Incumbent Annapolis mayor Al Hopkins received the endorsement yesterday of five Democratic county and state legislators, who hailed his ability to work harmoniously with all levels of government.
Sen. Gerald W. Winegrad, Dels. Michael E. Busch and John C. Astle and council members David G. Boschert and Virginia P. Clagett praised Mr. Hopkins' leadership style, which they described as quiet, but effective.
"My support for Al has been predicated on his tremendous ability to bring people together," Mr. Winegrad said.
Mr. Hopkins, also a Democrat, has formed better relationships between the city and the county, state and federal governments "than any mayor since my term in office," Mr. Winegrad said.
Mr. Busch pointed to four projects that demonstrate what he said was Mr. Hopkins' ability to get things done: the Weems-Whalen Bates Athletic Complex, where the news conference was held; the bricking of State Circle; the construction of Gotts' Court garage; and his role in convincing Gov. William Donald Schaefer to block state funding for a $71 million expansion of the Anne Arundel County Detention Center on the outskirts of Annapolis.
"The fact that he has the ability to walk over to the highest official in the state of Maryland" and convince him not to fund the jail is evidence of Mr. Hopkins' effective leadership style, Mr. Busch said.
"I think the harmony between the different levels of government has been quite evident during Al's four years in office," Mr. Busch said.
Mr. Hopkins quietly thanked his endorsers. "I'm humbled and honored," he said.
Friday's announcement by Mr. Hopkins of Mr. Schaefer's decision to block an $11 million county request to pay for the first phase of jail expansion was perhaps the incumbent's biggest coup in this campaign.
Although a spokesman for Mr. Schaefer gave credit to Mr. Winegrad and Mr. Busch and citizens' groups that organized to oppose the jail, Mr. Hopkins stands to reap the most political benefit from the announcement.

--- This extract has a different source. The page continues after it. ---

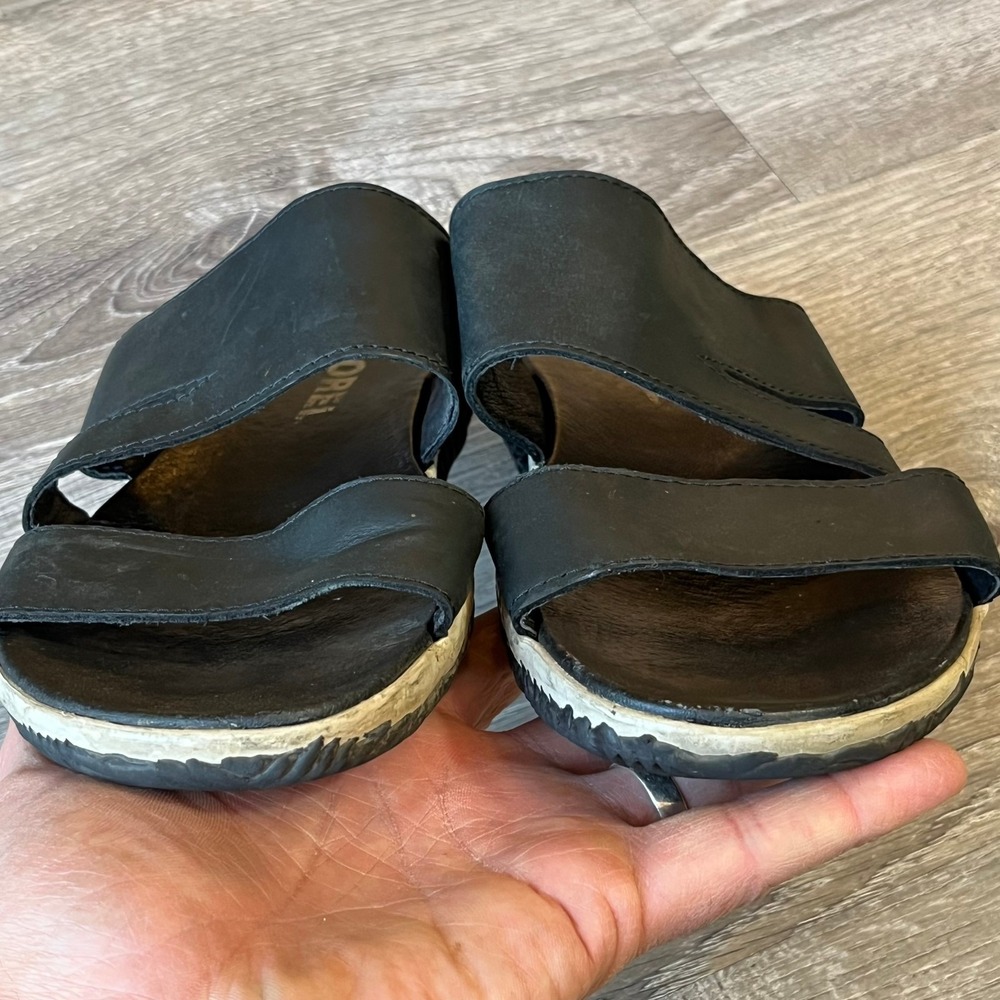 Sorel Out n About Plus Slide Sandals Black‎ Leather Womens 9 UK 7 EU 40 - Picture 4 of 8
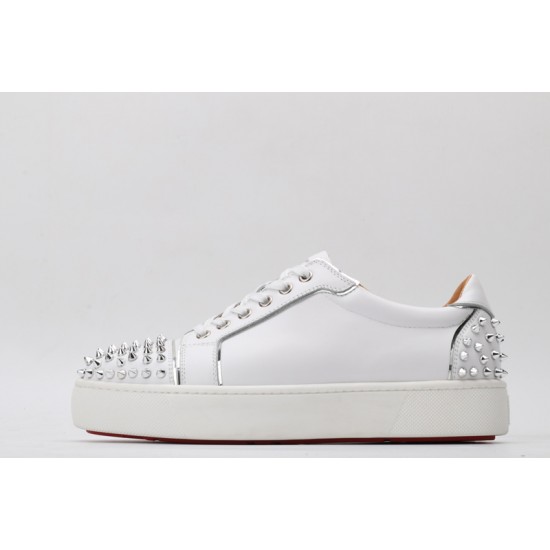 Christian Louboutin Spike Roller Boat Sneaker White Silver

Not surprisingly, Mr. Hopkins' opponents were less than impressed with his latest endorsement.
"The Schaefer thing was an orchestrated thing to shore up his candidacy," Republican candidate Larry Vincent said. "Most people are sophisticated enough to know that these endorsements are [based on] party loyalty."
"I certainly expected the Democrats to endorse a Democrat," said Dennis Callahan, a Democrat running as an independent. "The only endorsement we care about is the voters'."